Even the eclectic furnishings – tables from a bygone Lower East Side restaurant, chairs from a lady way out in the middle of Pennsylvania, hanging lamps and wall lamps from all over – don’t seem to add clutter. True, most of Dria’s personal contributions – cookbooks and knickknacks, crockery and glassware – are constrained behind the counter.
To no surprise, when Dria opened her luncheonette in the summer of 2023, she dispensed with commercially printed menus. Instead, a hand-chalked signboard describes a half-dozen sandwiches.
The Chicky sandwich applies charred onion, Bulgarian feta, arugula, smoked paprika and mayo to a single huge herb-seasoned meatball, which has been flattened to fit between a crusty sesame-seeded bun. For the Dill Party, Dria observes, “we brine and roast our turkey every day,” and dress it with dill havarti, dill pickle and dill mayo; avocado, too. The relatively simple Tomato TomAHto adds no more than olive oil and basil mayo to “good tomatoes,” a claim that’s simply an affirmation of market freshness; when that’s not possible, the sandwich is 86’ed.
The stunning desserts are stationed beside the register, within a tall rotating display and under bell jars, so it’s impossible to order a sandwich without wondering what dessert will follow it best. On our first visit we feasted on a gorgeous kumquat pavlova; another time we indulged in a fat slice of sour cherry chocolate cake. Both were large enough to share.
It’s possible, however, that not ordering a second dessert, or passing up a seasonal sandwich, might mean missing out. Dria balances her desire to devise new menu items with the need to serve favorite dishes to her regulars, many of whom are her Ridgewood neighbors. Sandwiches tend to have a longer menu lifespan than desserts, but we’re still waiting for the return of Squash Me, which adorns roasted butternut squash with kale pesto, a goat cheese ricotta spread and a dressed radicchio salad. And we rue the day that we declined a slice of black-and-white malted cake, striped with malted milk chocolate ganache and malted vanilla frosting.
Though the hours at Salty Lunch Lady’s Little Luncheonette aren’t as regimented as at a school cafeteria, Dria’s place is truly a luncheonette.
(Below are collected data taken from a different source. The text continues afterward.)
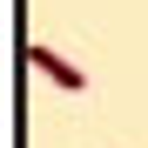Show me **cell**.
<instances>
[{
	"mask_svg": "<svg viewBox=\"0 0 148 148\" xmlns=\"http://www.w3.org/2000/svg\"><path fill=\"white\" fill-rule=\"evenodd\" d=\"M27 61H34V67H40V74H47L54 88H67V94H81V88H88V74L74 67L67 54H54V47H27Z\"/></svg>",
	"mask_w": 148,
	"mask_h": 148,
	"instance_id": "6da1fadb",
	"label": "cell"
}]
</instances>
It’s open only from late morning till late afternoon, five days a week, and is closed on Tuesdays and Wednesdays. Those, of course, are the hours when customers are served; they don’t account for special orders, let alone the shopping, cleaning, bookkeeping and endless other tasks that keep a restaurant humming along.
Nonetheless, “I love it, I love it, I really love it,” Dria tells us. It’s a “unique and special thing” to have a passion for one’s work; “I don’t take that for granted,” she says. Neither do we.